▶ _PROBLEMS TO WORK ON_:
1 - Which serum lipid measures does the text on outdoor temperature and serum lipids examine for associations with temperature? List each one.
2 - Can you pick up the text on outdoor temperature and serum lipid levels after its last sentence and keep writing it?

▶ _EXTRACT TO READ_:
[Start of section]
We found no significant interactions between ambient temperature and season or between ambient temperature and obesity. Adjusting the HDL and LDL models for serum albumin only slightly affected the results: HDL decreased −1.37% (95 CI, −2.73 – 0.01), and −4.64% (95% CI, −7.84 – −1.33), at lag 2 days and over the 4-week cumulative average, respectively, and LDL increased 2.04% (95% CI, 0.31 – 3.81) at lag 2 days.

In the HDL model with two different lag terms for temperature, the strength of the association at lag 2 decreased (−1.16%, 95% CI −2.65 – 0.35), but the association for the 4-week cumulative average changed only slightly (−4.47%, 95% CI −8.22 – −1.12). The correlation between temperatures at lag day 2 and the 4-week cumulative average was 0.89.

In examining the shape of the association between temperature and lipids, the generalized additive mixed model (gamm) chose the optimized degrees of freedom for temperature using generalized cross validation. The gamm models were adjusted for the same possible confounders as the model used for the primary analyses. As a result of the gamm analysis, we observed two and one degrees of freedom for ambient temperature at lag 2 days and over the 4-week moving average, respectively, in both HDL and LDL models, and the resultant curves of the associations between temperature and HDL and LDL appear linear (Online supplement Figure 3). These findings support linear relationships between ambient temperature and the lipid levels.

4. Discussion

We investigated the associations between outdoor temperature and serum lipid levels in a cohort of men who were not using cholesterol lowering medication. We found negative associations between ambient temperature and the level of HDL with a few days delay and cumulatively up to a month, and positive associations between temperature and the level of LDL with a few days delay. There were no associations between temperature and the levels of total cholesterol or triglycerides. The results were similar whether we used ambient, apparent or dew point temperature as the exposure variable.

We found a decrease in the level of HDL and increase in the level of LDL in association with each 5°C increase in ambient temperature with two days delay. The observed changes in the lipid levels are important because of their influence on the risk of coronary heart disease and other cardiovascular events (Despres et al., 2000; National Cholesterol Education Program, 2002; Schwartz, 2009). To our knowledge, the associations between outdoor temperature and the levels of HDL or LDL have not been previously reported in a population study. Results from chamber studies have been only partly consistent with our findings. A study in London showed that six hours of exposure to a high temperature (41°C) increased the levels of HDL and LDL (Keatinge et al., 1986), but a more recent study reported a decrease in LDL levels after one hour of exposure to a high temperature (39.8 °C) (Yamamoto et al., 2003). These differences in findings may be partly due to the fact that cholesterol decreases with age, and while these two studies included younger participants, we studied a cohort of men aged 55 to 100 years (Ettinger et al., 1992; Ferrara et al., 1997). Additionally, the chamber studies examined extreme temperatures rather than the mild temperatures we evaluated. We also observed a cumulative negative association between temperature increase and the level of HDL that was stronger than, and independent of the short-term effect. This suggests that the longer term exposure to increasing temperatures may also have adverse effects on cardiovascular health, even though mortality related to temperature increases is often observed shortly after exposure (Basu and Samet, 2002; Zanobetti and Schwartz, 2008).
[End of section]
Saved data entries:
[Start of section]
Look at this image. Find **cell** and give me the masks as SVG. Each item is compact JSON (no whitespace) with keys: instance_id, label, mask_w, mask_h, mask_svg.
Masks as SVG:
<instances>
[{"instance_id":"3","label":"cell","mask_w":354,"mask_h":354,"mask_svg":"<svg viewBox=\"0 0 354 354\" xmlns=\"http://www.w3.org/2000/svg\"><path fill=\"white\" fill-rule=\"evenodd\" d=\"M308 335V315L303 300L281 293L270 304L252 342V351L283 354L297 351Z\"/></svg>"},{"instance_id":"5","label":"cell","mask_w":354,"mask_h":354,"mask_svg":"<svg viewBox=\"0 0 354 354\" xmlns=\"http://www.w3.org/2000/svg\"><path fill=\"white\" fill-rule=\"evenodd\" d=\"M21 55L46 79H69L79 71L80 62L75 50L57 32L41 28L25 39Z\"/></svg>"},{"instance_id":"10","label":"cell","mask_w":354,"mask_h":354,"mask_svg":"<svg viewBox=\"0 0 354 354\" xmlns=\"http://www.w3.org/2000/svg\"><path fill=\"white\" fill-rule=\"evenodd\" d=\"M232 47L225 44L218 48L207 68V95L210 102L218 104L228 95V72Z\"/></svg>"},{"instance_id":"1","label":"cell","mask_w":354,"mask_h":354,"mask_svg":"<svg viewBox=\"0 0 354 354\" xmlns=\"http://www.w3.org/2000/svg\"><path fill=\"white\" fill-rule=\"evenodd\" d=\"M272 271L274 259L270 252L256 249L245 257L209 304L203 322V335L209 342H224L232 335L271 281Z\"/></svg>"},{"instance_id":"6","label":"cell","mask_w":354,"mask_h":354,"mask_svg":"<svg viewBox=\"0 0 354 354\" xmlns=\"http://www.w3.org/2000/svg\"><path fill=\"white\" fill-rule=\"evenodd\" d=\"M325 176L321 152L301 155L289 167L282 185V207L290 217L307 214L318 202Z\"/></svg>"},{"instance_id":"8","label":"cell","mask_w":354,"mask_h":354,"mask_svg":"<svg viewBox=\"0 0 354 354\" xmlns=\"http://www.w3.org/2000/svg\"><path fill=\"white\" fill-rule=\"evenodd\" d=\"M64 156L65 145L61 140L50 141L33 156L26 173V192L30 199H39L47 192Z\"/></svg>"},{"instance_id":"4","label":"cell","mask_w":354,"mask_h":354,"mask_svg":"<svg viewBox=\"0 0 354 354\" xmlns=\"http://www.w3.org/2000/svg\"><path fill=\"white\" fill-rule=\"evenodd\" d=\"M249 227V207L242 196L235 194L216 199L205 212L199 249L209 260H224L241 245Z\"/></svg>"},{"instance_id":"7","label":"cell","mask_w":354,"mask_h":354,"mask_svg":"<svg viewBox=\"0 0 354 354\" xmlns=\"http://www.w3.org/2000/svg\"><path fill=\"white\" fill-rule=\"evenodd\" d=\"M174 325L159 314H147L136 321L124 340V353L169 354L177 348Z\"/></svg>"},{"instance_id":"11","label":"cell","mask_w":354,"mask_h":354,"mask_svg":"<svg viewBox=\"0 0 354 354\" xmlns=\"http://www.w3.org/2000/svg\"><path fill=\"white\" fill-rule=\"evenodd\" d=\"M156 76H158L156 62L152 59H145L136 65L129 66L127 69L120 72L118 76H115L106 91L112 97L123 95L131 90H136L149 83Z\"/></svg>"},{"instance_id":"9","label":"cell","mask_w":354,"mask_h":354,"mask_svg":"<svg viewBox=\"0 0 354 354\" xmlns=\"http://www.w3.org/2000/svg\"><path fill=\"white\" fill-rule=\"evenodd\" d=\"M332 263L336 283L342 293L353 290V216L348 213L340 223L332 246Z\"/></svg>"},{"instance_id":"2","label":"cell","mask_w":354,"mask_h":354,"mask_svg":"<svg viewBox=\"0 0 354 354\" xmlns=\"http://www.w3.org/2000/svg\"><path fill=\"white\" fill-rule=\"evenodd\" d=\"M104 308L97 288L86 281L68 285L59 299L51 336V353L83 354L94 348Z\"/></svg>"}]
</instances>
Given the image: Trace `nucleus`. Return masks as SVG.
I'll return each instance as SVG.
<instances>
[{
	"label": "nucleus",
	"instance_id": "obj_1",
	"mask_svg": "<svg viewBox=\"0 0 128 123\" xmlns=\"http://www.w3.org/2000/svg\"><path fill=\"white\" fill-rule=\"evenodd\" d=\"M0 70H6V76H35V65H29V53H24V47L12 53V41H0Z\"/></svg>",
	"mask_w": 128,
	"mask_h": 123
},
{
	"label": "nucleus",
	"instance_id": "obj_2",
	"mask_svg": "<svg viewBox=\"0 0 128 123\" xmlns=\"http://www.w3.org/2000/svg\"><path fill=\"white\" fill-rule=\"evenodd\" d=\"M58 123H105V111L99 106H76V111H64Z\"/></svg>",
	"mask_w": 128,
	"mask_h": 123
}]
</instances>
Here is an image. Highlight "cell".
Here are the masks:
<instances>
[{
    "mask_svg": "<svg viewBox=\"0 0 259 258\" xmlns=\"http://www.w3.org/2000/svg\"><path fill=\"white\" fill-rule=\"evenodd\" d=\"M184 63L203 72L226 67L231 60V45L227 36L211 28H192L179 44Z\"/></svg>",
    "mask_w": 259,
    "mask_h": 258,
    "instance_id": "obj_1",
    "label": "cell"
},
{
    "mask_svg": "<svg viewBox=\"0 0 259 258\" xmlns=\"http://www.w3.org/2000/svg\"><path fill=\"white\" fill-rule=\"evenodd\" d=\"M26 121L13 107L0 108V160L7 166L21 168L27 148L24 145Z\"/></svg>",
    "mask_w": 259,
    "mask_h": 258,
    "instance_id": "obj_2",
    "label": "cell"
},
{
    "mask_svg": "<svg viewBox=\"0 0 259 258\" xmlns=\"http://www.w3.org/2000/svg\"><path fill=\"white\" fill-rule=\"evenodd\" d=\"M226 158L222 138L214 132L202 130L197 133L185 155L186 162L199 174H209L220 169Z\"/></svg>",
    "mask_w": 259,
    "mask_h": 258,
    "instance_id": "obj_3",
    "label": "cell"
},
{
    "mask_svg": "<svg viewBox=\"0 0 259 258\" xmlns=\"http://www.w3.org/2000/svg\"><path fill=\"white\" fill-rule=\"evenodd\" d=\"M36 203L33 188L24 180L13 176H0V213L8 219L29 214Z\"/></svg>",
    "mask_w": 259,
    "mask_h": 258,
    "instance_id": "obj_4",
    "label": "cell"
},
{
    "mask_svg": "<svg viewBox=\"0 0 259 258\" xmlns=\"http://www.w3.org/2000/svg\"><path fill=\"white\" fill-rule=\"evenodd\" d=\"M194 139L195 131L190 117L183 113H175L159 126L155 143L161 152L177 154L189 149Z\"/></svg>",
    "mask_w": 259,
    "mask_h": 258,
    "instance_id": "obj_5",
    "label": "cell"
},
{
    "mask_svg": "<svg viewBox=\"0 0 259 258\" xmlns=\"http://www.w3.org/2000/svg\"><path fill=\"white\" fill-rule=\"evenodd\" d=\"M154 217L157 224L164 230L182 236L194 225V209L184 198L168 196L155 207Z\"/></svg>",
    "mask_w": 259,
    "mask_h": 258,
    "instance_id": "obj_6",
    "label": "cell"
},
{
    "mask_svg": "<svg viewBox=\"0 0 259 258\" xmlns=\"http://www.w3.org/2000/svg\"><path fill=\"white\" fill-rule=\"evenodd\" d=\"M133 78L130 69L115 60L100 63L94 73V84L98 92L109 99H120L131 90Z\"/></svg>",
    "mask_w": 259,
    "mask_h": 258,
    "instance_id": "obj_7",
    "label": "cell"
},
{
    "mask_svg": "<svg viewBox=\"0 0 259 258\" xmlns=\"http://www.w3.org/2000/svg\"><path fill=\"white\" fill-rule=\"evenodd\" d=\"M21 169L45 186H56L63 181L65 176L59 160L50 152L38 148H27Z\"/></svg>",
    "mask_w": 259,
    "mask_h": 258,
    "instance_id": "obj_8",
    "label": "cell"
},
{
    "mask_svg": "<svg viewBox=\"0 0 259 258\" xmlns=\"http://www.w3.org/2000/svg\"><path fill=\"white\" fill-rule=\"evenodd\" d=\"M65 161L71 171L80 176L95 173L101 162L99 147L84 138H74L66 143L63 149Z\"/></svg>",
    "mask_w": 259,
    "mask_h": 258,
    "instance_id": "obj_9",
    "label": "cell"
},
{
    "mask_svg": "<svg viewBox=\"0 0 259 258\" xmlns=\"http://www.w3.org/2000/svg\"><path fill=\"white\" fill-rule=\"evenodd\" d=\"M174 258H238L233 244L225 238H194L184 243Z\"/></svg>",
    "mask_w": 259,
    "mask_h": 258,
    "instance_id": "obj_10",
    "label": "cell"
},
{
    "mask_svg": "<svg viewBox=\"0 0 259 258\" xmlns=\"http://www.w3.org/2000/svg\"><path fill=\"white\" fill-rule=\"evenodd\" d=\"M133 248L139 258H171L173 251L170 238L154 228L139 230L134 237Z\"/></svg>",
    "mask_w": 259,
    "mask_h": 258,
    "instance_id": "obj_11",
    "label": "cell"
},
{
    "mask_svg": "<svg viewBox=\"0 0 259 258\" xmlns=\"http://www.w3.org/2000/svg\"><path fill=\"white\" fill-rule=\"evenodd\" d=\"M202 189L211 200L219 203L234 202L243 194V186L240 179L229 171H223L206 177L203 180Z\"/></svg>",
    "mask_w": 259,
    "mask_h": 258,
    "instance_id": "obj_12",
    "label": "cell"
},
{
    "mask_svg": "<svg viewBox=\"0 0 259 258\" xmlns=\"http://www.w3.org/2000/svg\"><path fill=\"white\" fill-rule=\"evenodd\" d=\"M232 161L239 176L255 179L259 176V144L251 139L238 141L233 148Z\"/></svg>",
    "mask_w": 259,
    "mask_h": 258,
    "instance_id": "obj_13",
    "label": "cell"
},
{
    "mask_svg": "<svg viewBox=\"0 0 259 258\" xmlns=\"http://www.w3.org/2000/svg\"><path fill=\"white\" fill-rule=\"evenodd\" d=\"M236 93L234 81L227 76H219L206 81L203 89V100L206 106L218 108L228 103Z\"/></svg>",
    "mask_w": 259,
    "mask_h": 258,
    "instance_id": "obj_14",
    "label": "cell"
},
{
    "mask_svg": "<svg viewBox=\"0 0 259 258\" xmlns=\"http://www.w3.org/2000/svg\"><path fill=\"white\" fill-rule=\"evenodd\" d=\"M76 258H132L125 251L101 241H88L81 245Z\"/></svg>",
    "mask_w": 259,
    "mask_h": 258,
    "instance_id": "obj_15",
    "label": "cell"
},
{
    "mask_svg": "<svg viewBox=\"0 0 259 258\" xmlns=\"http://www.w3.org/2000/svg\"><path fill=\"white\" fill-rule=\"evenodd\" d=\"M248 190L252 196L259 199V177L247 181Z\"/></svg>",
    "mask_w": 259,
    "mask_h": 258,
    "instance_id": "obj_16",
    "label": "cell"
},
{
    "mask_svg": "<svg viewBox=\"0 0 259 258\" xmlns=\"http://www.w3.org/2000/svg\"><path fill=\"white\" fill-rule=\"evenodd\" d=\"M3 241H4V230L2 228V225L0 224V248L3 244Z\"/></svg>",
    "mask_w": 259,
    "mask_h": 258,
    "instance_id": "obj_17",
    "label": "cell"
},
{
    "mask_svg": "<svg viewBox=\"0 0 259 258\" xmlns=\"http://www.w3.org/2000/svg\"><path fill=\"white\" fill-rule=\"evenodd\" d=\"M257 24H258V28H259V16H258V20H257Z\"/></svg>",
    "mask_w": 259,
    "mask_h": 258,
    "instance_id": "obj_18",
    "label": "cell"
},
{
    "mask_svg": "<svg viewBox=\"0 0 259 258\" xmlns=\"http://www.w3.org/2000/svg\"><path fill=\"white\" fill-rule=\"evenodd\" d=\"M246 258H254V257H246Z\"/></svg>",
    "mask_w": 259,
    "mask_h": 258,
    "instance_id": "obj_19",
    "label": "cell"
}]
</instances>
[End of section]
▶ _RESPONSES TO THE EXERCISE_:
1 - HDL, LDL, total cholesterol, triglycerides

2 -
The association between cardiovascular mortality and temperature has not only been described to be acute, but also J- U- or V-shaped (Basu and Samet, 2002). Our finding, however, indicated that the associations between ambient temperature and HDL and between ambient temperature and LDL were linear. Linear inverse associations between temperature and inflammation markers have been reported (Halonen et al., 2010a; Schneider et al., 2008), which together with the current findings suggest that the mechanisms of cardiovascular morbidity and mortality due to exposure to cold and warm temperatures may be different. Changes in the levels of HDL and LDL cholesterol may be among the underlying mechanisms of cardiovascular mortality related to increases in ambient temperature, but not of mortality due to decreases in temperature.

We found no association between temperature and the level of total cholesterol, which is consistent with the results of a time-series study from London (Donaldson et al., 1997). However, in that study the effects of temperature on specified fractions of cholesterol were not examined, and our data which include HDL and LDL provide a more complete assessment of the temperature-lipid relationship.

Air pollution is a known risk factor of cardiovascular health (Brook et al., 2010), and exposure to traffic-related pollutants may also have an impact on the serum lipid levels (Tomao et al., 2002), though the evidence is limited. Particulate air pollution levels are often correlated with temperature (Gietl and Klemm, 2009; Hussein et al., 2005), which is why we controlled for the possible confounding by combustion-related and particulate ambient pollutants (BC, PM2.5) in our analyses. We found that the association between temperature and HDL was slightly stronger when adjusted for BC, but slightly weaker when adjusted for PM2.5. The effect of BC adjustment on the association between temperature and LDL was minor, but PM2.5 did strengthen the association between temperature and LDL. These findings suggest that combustion-related and particulate air pollution should be considered as possible confounders when estimating the effects of outdoor temperature on cardiovascular health. However, we note that these analyses had limitations because we used only one measurement station to estimate the exposure to BC or PM2.5, which may have led to exposure misclassification. Even though the exact exposure of the participants to these pollutants cannot be estimated, the single monitor does capture the general day-to-day variation in the levels of BC and PM2.5. While there may be geographic differences, resulting in measurement error in BC and PM2.5, for these to confound the effect of temperature, the day-to-day difference between BC/PM2.5 at a given address and BC/PM2.5 at the central monitor would have to be correlated with the day-to-day variations in temperature at the monitoring site. We believe such correlation is unlikely. The use of only one measurement station may lead to an underestimation of the health (or confounding) effects, because most of the measurement error would be so-called Berkson error, which reduces power to reveal significant effects (Zeger et al., 2000).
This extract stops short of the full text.